At least 60% of the 4 million neonatal deaths that occur worldwide every year are associated with low birth weight (LBW), caused by intrauterine growth restriction (IUGR), preterm delivery, and genetic/chromosomal abnormalities,[1] demonstrating that under-nutrition is already a leading health problem at birth.
Contents |
The term IUGR is not synonymous with Small for Gestational Age (SGA). SGA refers to a birth weight that is below the 10th percentile for gestational age. Not all fetuses with IUGR are classified as SGA, and vice versa. IUGR is used to describe a pattern of intrauterine fetal growth that deviates from expected norms, whereas SGA is a category assigned based on birth weight.
There are 2 major categories of IUGR: symmetrical and asymmetrical.
Asymmetrical IUGR is more common. In asymmetrical IUGR, there is restriction of weight followed by length. The head continues to grow at normal or near-normal rates (head sparing). This is a protective mechanism that may have evolved to promote brain development. This type of IUGR is most commonly caused by extrinsic factors that affect the fetus at later gestational ages.

**********

- _Exercise instructions_:
1. Echo the passage on intrauterine growth restriction word for word, starting at "There are 2" and ending at "later gestational ages.".
2. Supply what comes next in the passage on intrauterine growth restriction, beginning after its final sentence.
The lines after this point have no connection to the passage on intrauterine growth restriction.

- _Dataset entries_:
**********

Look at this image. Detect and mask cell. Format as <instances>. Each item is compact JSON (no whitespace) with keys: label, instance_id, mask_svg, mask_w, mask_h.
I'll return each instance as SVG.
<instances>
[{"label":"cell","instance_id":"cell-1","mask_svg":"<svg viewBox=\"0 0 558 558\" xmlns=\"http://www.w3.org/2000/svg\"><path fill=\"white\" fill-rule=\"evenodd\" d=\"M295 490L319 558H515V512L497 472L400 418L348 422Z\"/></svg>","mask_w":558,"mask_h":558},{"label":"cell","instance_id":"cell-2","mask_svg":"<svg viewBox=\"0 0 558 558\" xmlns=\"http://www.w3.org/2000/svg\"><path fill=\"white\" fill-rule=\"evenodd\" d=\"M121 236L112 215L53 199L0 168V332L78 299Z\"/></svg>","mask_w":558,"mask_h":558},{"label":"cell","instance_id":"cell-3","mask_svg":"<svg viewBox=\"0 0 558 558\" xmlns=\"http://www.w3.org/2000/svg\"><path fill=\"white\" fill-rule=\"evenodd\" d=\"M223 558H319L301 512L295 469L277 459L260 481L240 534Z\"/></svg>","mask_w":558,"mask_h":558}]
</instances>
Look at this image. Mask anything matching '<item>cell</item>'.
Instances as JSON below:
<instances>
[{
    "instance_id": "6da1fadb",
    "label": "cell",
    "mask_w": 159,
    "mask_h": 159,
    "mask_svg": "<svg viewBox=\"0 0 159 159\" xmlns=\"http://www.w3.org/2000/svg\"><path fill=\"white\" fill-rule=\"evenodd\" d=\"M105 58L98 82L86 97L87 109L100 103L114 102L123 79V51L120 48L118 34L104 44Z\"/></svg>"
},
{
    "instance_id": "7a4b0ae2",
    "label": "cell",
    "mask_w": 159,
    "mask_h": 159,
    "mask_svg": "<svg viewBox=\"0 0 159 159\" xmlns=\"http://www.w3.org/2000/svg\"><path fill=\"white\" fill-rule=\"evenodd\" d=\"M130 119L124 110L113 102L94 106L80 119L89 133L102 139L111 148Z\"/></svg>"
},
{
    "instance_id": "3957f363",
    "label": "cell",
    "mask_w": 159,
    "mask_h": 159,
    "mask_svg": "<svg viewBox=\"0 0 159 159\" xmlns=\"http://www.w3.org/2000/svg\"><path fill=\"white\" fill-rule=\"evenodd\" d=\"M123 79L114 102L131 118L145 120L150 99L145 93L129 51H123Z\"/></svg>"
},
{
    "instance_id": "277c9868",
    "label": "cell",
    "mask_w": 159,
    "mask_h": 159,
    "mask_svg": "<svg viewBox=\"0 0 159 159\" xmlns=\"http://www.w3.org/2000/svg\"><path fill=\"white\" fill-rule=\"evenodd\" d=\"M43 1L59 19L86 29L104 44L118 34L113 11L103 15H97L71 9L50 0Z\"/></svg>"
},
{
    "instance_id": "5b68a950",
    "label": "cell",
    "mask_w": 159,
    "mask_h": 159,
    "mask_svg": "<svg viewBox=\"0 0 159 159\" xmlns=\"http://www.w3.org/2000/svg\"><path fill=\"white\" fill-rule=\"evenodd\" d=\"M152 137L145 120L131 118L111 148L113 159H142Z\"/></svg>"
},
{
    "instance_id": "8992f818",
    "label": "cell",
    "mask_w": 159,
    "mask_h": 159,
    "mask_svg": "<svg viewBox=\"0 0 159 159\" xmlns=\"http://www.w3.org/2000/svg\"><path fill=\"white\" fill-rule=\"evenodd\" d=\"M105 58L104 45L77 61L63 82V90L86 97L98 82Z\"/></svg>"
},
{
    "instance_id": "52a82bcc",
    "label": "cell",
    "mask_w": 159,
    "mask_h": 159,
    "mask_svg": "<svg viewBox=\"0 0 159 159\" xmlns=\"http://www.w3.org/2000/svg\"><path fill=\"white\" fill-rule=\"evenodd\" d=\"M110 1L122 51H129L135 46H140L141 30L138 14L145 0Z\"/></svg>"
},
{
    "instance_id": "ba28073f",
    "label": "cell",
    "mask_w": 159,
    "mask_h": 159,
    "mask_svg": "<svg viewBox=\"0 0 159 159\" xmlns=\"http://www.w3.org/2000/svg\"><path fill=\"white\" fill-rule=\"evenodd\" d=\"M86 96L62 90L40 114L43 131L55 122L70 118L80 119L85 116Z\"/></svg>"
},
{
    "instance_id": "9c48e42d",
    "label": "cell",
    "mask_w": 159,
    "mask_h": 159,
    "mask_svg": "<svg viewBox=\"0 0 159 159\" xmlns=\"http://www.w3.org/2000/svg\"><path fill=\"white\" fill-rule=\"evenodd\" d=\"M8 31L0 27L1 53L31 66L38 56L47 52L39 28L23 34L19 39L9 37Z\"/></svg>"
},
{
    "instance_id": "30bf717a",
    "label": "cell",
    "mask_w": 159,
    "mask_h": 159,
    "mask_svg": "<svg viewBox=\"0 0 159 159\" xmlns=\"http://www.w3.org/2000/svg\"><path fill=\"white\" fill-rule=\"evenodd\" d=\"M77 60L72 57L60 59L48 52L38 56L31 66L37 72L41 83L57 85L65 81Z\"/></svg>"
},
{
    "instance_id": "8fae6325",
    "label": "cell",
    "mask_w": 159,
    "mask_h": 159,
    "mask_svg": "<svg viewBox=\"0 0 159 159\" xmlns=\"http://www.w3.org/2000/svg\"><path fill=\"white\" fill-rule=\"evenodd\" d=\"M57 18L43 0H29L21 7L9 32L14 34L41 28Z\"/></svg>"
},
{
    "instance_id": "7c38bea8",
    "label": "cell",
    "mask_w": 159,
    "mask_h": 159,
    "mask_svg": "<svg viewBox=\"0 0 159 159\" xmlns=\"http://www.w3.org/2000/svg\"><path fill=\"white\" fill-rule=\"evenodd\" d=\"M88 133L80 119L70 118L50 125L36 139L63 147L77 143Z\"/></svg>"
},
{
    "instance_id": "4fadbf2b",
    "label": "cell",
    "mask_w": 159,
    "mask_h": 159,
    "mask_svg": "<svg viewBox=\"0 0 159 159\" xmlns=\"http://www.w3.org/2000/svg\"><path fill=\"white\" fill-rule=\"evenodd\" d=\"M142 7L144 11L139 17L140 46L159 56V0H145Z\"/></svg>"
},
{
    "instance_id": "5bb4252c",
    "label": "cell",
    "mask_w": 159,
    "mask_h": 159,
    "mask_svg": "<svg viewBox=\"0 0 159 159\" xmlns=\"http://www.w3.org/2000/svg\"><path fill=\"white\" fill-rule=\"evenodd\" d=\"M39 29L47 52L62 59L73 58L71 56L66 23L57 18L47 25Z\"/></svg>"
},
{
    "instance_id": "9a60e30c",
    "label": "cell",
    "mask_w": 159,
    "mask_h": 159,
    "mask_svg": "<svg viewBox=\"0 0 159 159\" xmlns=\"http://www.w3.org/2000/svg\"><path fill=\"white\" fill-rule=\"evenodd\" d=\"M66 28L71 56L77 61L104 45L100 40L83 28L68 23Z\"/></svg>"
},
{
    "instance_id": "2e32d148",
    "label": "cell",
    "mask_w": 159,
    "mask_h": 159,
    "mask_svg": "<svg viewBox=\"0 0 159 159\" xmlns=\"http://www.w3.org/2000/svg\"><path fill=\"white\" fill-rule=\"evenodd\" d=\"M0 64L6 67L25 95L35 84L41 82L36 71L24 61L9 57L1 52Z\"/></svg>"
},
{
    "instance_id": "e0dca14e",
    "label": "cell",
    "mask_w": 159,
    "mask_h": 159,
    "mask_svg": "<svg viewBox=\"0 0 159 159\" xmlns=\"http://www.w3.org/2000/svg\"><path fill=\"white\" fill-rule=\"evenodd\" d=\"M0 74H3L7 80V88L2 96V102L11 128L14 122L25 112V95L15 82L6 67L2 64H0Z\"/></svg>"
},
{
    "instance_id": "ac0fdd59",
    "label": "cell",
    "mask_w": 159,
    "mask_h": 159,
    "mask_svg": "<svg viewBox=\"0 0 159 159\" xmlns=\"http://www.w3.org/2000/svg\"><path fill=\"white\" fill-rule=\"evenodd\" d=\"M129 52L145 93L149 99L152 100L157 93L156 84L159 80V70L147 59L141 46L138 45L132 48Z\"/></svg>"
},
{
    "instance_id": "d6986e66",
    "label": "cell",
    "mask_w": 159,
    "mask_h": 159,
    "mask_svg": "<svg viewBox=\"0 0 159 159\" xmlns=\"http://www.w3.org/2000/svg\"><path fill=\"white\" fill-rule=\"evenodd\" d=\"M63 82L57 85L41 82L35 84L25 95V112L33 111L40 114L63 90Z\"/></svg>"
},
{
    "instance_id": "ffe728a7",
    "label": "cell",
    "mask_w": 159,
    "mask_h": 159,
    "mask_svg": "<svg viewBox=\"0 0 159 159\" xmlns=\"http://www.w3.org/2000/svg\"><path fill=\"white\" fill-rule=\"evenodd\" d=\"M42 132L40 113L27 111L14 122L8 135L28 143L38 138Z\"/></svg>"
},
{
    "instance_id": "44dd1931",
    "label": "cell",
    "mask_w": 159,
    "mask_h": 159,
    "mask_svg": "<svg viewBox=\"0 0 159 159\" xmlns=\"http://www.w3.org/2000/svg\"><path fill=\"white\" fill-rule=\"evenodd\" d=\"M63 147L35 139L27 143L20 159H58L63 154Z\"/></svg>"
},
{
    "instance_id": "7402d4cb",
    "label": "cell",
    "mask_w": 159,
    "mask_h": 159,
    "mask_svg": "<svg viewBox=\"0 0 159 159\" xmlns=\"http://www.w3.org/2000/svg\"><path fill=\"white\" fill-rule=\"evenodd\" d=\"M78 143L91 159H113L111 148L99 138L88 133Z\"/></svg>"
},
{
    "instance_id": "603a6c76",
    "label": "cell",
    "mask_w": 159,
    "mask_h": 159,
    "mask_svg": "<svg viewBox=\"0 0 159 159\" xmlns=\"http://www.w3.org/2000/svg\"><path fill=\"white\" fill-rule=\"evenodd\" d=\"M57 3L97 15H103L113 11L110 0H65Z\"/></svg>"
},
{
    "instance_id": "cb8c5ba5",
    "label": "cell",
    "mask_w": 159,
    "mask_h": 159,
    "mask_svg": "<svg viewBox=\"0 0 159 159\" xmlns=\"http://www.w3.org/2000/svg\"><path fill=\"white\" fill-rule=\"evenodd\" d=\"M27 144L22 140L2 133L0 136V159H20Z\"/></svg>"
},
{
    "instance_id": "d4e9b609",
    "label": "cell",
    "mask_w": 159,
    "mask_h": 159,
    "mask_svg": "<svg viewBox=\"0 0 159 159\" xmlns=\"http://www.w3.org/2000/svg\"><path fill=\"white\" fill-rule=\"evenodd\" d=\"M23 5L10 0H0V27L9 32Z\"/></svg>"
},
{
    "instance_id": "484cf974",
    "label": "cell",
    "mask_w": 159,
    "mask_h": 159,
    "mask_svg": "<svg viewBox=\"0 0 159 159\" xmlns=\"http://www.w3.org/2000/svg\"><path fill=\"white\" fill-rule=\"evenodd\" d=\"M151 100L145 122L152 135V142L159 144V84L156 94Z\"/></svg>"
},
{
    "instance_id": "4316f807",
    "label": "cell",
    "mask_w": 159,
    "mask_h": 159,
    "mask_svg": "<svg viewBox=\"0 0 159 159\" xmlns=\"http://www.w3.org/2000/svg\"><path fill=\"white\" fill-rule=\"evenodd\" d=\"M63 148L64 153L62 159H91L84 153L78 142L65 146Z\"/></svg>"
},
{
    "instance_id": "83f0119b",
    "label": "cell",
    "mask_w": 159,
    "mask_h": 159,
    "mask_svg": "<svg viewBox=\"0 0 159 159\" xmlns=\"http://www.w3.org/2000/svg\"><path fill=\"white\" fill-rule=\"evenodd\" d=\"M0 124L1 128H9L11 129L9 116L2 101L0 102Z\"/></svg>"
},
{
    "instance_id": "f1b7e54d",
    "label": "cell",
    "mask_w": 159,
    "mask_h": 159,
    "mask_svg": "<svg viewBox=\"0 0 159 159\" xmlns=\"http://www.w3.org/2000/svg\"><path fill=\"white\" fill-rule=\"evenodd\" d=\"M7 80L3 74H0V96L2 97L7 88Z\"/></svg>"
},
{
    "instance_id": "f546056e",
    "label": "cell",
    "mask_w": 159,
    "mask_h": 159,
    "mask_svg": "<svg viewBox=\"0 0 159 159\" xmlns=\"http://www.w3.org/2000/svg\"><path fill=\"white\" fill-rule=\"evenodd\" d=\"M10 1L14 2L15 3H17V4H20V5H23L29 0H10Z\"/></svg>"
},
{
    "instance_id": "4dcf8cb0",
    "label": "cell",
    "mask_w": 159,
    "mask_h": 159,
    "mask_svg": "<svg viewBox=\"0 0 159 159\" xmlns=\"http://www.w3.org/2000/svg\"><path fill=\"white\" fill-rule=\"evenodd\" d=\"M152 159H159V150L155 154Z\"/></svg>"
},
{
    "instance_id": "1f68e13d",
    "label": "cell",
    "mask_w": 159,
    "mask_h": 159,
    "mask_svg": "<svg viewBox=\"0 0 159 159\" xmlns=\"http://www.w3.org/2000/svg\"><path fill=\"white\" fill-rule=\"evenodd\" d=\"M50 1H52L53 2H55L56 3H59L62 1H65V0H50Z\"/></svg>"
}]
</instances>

**********

- _Task answers_:
1.
There are 2 major categories of IUGR: symmetrical and asymmetrical.
Asymmetrical IUGR is more common. In asymmetrical IUGR, there is restriction of weight followed by length. The head continues to grow at normal or near-normal rates (head sparing). This is a protective mechanism that may have evolved to promote brain development. This type of IUGR is most commonly caused by extrinsic factors that affect the fetus at later gestational ages.

2.
Symmetrical IUGR is less common and is more worrisome. This type of IUGR usually begins early in gestation. Since most neurons are developed by the 18th week of gestation, the fetus with symmetrical IUGR is more likely to have permanent neurological sequela.
If the cause of IUGR is extrinsic to the fetus (maternal or uteroplacental), transfer of oxygen and nutrients to the fetus is decreased. This causes a reduction in the fetus’ stores of glycogen and lipids. This often leads to hypoglycemia at birth. Polycythemia can occur secondary to increased erythropoietin production caused by the chronic hypoxemia. Hypothermia, thrombocytopenia, leukopenia, hypocalcemia, and pulmonary hemorrhage are often results of IUGR.
If the cause of IUGR is intrinsic to the fetus, growth is restricted due to genetic factors or as a sequela of infection.
IUGR affects 3-10% of pregnancies. 20% of stillborn infants have IUGR. Perinatal mortality rates are 4-8 times higher for infants with IUGR, and morbidity is present in 50% of surviving infants.